● Assignment
Repeat the entries exactly as they appear.

********

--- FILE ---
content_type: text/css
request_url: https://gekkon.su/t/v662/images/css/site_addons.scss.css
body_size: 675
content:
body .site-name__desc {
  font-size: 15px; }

********

● Answer section
--- FILE ---
content_type: text/css
request_url: https://gekkon.su/t/v662/images/css/site_addons.scss.css
body_size: 675
content:
body .site-name__desc {
  font-size: 15px; }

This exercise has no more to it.